After several quarters of good results, Rocky Brands ended the year on a high, scoring a net income increase of 41.0 percent for the fourth quarter to $5.1 million, on revenues that went up by 12.1 percent to $75.3 million, both exceeding analysts’ forecasts.

The management attributed the significant improvement in earnings to continued progress in enhancing gross margins through a better segment mix, increased manufacturing efficiencies and higher sales at full prices, which has enabled Rocky to make additional investments in people, resources and marketing programs to support sustained growth in the turnover.

The company also pointed to a strong momentum in the Rocky, Georgia Boot and Durango brands and robust growth in the retail segment.
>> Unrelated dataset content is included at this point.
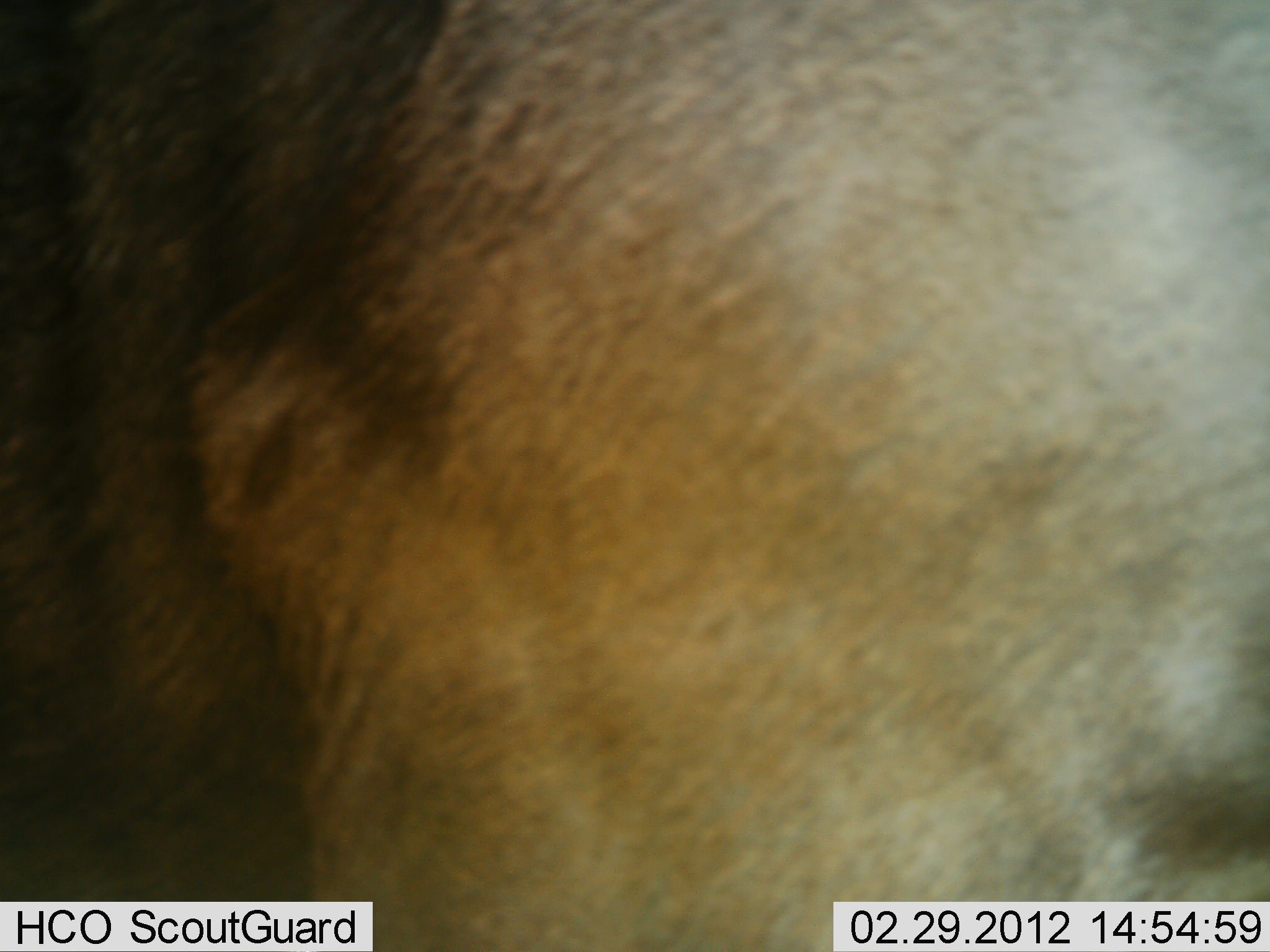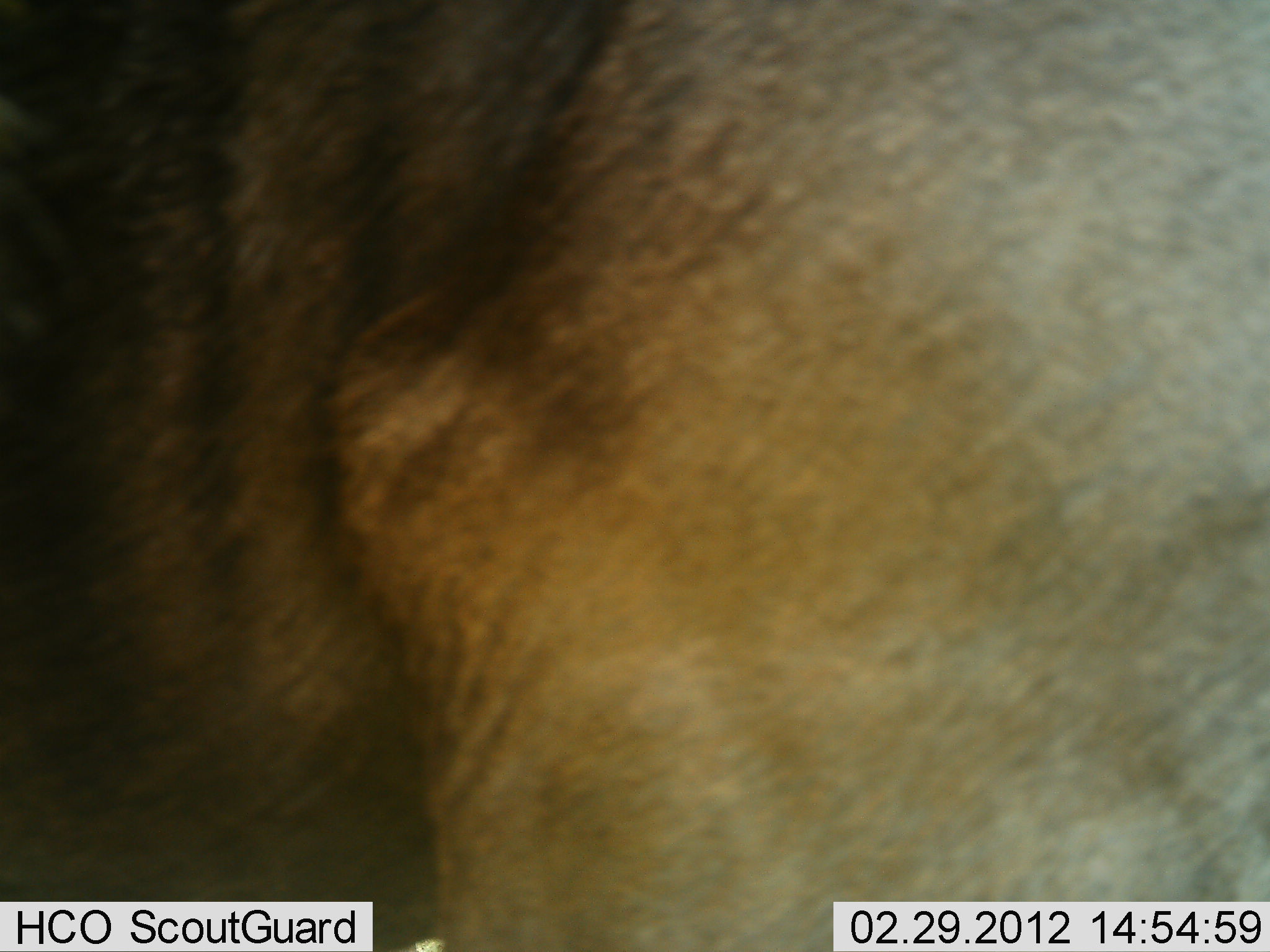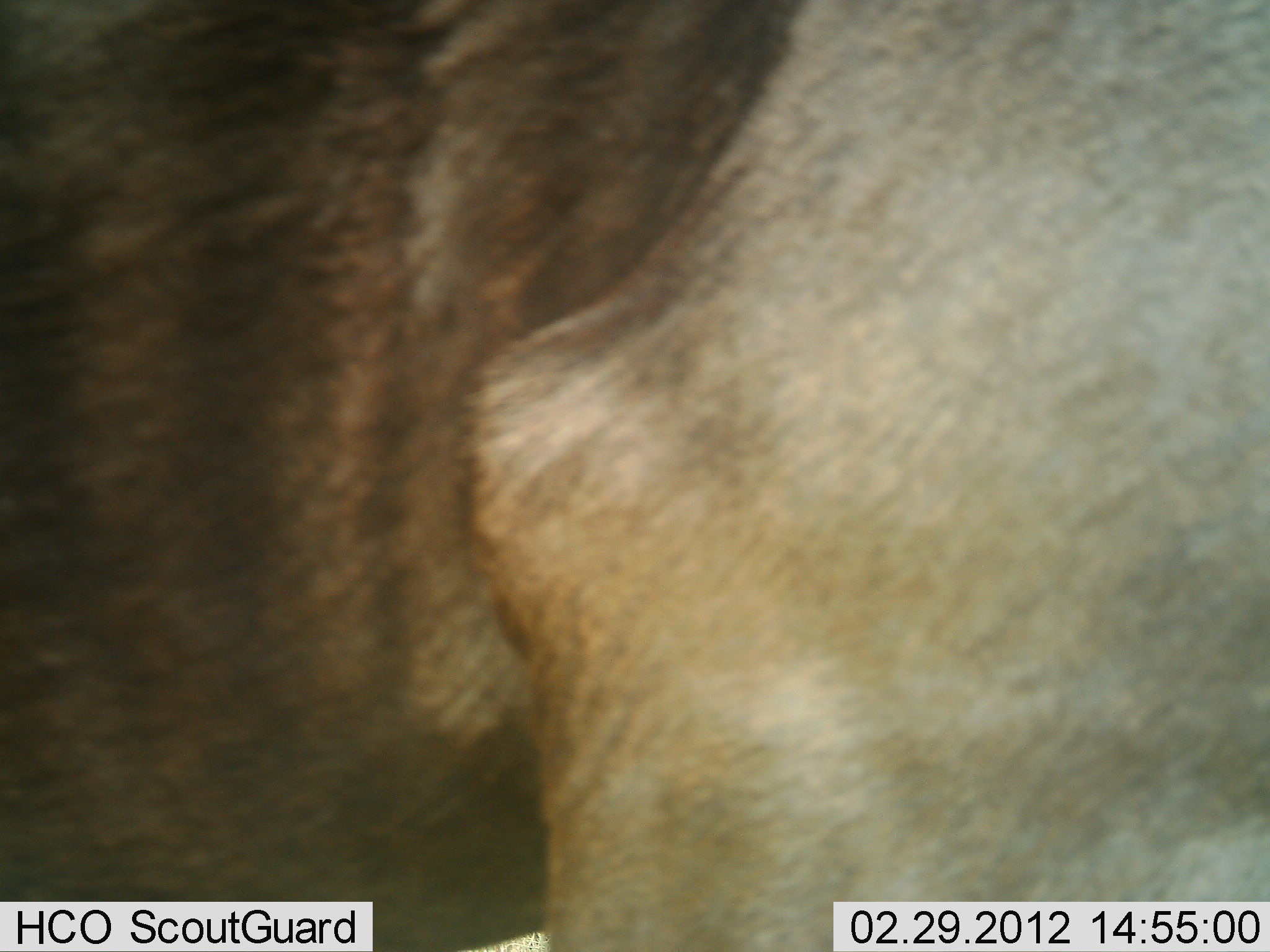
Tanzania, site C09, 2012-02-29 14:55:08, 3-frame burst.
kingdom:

Retail sales in the quarter jumped by 26.0 percent to $20.8 million, driven by both the Lehigh CustomFit safety shoe program and the direct-to-consumer channel. The division delivered its third consecutive quarter of growth above 20 percent. The addition of new styles from Rocky, Georgia, New Balance and Skechers as well as the implementation of new social marketing initiatives and promotional placements help improve engagement and sell-through.

In the wholesale segment, sales improved by 7.3 percent to $49.3 million, led by strong gains in the work, western and commercial military categories. Georgia grew by high-single digits, thanks to continued success at key retailers like Tractor Supply, Boot Barn and Amazon. Durango’s sales were up by mid-teens, fueled by the continued growth of legacy items including the brand’s popular flag boots, combined with the successful introduction of the PX premium boots and others. For the Rocky brand, sales were up by low to mid-single digits, with a strong increase in the commercial military bases, partially offset by some softness in outdoor.

Military segment sales increased by 10.4 percent to $5.3 million. The company recently started delivering its general safety boots under a U.S. Navy contract that it received from the Defense Logistics Agency in May, which it said will provide some relief in 2020.

Overall, the gross margin expanded by 1.6 percentage points to 37.5 percent, driven by a higher percentage of retail sales, which carry higher gross margins than wholesale and military sales, and improved wholesale, retail and military segment margins versus the same period of last year.

For the full financial year, the group’s revenues gained 7.0 percent to €270.4 million. Retail sales increased by 21.8 percent to $64.8 million, while wholesale was up by 3.7 percent to $179.5 million. Military segment sales declined by 1.1 percent to $26.1 million. The gross margin improved by 1.70 percentage points to 36.1 percent of sales, and net income rose by 20.0 percent to $17.5 million.

Looking ahead, the group said it has received a purchase agreement from the Defense Logistics Agency to produce general-purpose safety boots for the U.S. Navy. Under the terms of this agreement, the agency has the right to purchase about 27 million of these boots up to May 2022.